*Job:*
Answer these questions about the tapas article:
1. In what year did Zambrano work in the tapas restaurant in Tarragona?
2. What name do longtime Berkshirites remember the Route 183 restaurant by?
3. In which town is Allium located?

DINING: Tapas Eateries

Written by 
Bess Hochstein
Photography by 
Odgen Gigli
Three Spanish restaurants in the area celebrate small plates

 

Before chef Luis Zambrano opened Viva in Glendale, Massachusetts, he did the requisite research, reading up on Spanish cuisine and visiting Spanish restaurants in Boston and New York City. But he also wanted to gain some serious hands-on know-how, so, in 2004, Zambrano went straight to the source. With Spanish grandparents, the Colombian-born chef could have worked in a restaurant owned by a family member, but, he says, “They would have babied me.” 

 

Instead, he did a stint in a hundred-year-old tapas restaurant in the town of Tarragona in Catalonia, owned by a friend of his uncle. “My uncle told him, ‘That’s my nephew, treat him like crap,’” quips Zambrano, who was amazed at how the tiny kitchen was able to turn out a vast array of tapas—small, savory Spanish dishes served either hot or cold.

 

That visit to Spain, Zambrano’s first since a family trip in 1971, came three years before he purchased the restaurant on Route 183 that longtime Berkshirites remember as Mundy’s. After leaving Manhattan in 2001 and cooking his way through high-end kitchens in the region—including Wheatleigh in Lenox, Massachusetts, and Gedney Farm in New Marlborough, Massachusetts—Zambrano aimed to start his own restaurant; he had even purchased tables and chairs years earlier and kept them in storage for just such a purpose.

 

Recognizing the area’s plethora of French, Italian, and Asian eateries, Zambano reached back to his roots by opening ViVa, a Spanish restaurant, in 2007. “I saw an opportunity to give the area something different,” he says. “It was something new.” Since then, two other eateries have drawn on the tapas tradition: Mission Bar + Tapas in Pittsfield, Massachusetts, and (p.m.) wine bar in Hudson, New York.

 

Though all three are relative newcomers to the Berkshires, tapas-style cuisine has long held a place in more established local restaurants. In Williamstown, Massachusetts, for example, Mezze Bistro + Bar, whose name derives from the Mediterranean tradition of diminutive dishes, offers an array of “small plates” on its menu, including several that might be found on nearly any authentic Spanish tapas list—such as cured olives or Marcona almonds—as does its sister restaurant, Allium, in Great Barrington, Massachusetts.

*Supplied data:*
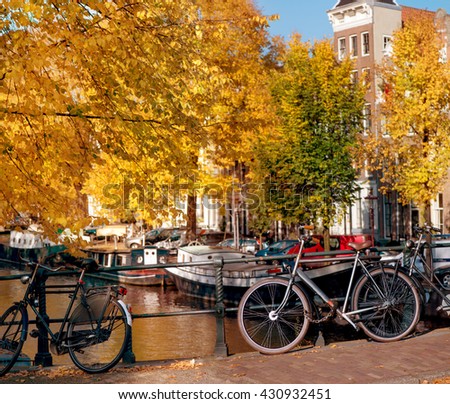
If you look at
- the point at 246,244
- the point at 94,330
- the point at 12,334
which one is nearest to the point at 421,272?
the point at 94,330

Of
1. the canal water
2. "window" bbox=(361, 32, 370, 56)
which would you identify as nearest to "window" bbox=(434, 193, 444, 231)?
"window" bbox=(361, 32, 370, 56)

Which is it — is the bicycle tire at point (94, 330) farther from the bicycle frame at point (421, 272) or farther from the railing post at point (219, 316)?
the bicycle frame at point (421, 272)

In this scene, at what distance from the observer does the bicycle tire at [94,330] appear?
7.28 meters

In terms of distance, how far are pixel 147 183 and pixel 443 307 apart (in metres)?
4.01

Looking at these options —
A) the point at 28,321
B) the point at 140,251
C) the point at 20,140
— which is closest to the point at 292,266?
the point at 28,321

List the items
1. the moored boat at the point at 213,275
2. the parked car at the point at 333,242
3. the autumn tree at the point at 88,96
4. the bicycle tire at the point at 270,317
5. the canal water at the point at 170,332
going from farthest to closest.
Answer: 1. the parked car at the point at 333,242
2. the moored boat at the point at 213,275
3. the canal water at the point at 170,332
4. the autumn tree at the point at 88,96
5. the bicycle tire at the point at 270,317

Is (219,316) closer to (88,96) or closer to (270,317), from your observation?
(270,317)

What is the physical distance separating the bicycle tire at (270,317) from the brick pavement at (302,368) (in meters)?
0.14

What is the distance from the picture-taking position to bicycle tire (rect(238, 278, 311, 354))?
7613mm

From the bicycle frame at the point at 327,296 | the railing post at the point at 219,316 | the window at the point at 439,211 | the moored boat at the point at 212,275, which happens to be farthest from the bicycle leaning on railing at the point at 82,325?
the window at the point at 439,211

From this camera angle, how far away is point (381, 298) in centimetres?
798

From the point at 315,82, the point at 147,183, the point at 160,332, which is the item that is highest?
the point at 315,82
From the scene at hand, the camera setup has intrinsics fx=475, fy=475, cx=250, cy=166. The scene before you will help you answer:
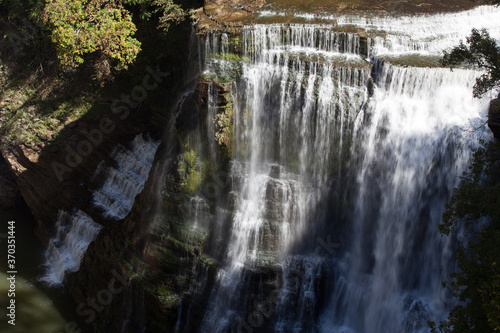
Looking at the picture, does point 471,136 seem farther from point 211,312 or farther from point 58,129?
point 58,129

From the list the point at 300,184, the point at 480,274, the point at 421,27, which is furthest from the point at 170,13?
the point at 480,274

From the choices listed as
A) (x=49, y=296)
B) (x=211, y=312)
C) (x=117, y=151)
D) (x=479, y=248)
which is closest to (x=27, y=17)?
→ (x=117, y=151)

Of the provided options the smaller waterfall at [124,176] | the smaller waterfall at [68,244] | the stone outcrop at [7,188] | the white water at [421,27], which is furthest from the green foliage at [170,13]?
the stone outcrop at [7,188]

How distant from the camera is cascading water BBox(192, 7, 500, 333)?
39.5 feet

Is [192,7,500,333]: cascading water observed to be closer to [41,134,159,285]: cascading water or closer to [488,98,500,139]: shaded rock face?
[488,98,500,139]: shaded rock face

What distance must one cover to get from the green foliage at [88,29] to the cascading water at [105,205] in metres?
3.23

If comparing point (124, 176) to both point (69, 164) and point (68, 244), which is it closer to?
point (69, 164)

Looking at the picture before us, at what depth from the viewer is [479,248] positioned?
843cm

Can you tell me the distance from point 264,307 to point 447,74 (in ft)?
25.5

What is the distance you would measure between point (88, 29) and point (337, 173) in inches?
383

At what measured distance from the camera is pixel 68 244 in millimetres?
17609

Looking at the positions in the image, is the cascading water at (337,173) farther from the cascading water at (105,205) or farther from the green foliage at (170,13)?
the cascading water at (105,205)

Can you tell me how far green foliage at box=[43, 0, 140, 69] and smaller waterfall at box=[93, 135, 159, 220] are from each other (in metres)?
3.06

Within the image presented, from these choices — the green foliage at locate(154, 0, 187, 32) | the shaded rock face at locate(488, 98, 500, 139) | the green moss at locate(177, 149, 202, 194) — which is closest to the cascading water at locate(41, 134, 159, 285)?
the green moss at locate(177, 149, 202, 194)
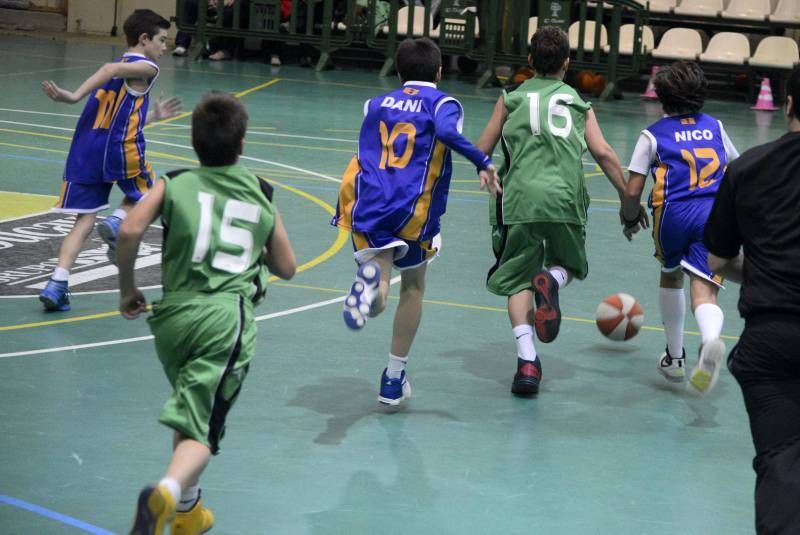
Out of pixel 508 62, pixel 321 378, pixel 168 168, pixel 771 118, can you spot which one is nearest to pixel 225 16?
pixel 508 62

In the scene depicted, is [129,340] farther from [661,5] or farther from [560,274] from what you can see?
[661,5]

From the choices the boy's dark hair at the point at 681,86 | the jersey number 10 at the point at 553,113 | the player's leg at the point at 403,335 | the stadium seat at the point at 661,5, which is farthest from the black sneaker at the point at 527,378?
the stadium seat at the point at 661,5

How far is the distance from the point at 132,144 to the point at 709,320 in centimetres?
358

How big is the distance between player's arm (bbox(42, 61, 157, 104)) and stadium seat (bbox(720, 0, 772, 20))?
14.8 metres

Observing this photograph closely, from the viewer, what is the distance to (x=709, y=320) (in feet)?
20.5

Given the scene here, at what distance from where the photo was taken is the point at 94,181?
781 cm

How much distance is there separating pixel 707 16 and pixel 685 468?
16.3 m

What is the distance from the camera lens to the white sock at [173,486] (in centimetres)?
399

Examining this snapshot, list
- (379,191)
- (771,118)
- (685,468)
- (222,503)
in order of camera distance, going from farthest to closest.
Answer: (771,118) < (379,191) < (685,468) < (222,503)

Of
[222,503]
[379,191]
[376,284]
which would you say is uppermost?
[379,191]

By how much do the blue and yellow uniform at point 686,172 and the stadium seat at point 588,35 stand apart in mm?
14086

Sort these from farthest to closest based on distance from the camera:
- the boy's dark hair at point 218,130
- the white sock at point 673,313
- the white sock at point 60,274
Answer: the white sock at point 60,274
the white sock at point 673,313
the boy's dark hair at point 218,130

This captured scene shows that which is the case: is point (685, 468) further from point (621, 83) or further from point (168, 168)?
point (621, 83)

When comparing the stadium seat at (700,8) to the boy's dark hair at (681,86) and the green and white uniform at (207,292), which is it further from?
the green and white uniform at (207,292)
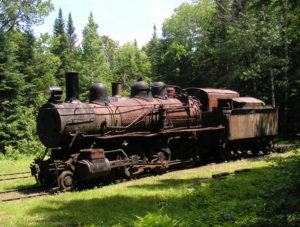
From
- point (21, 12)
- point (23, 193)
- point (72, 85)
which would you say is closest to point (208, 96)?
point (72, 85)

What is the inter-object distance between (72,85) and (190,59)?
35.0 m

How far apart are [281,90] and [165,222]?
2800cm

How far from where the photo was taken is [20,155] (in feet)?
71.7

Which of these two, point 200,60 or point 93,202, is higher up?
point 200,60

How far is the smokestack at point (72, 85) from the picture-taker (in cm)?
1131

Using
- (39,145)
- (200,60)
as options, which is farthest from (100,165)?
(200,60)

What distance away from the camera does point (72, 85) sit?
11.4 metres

*Solution for this problem:*
1. 2004
2. Mundy's
3. Great Barrington, Massachusetts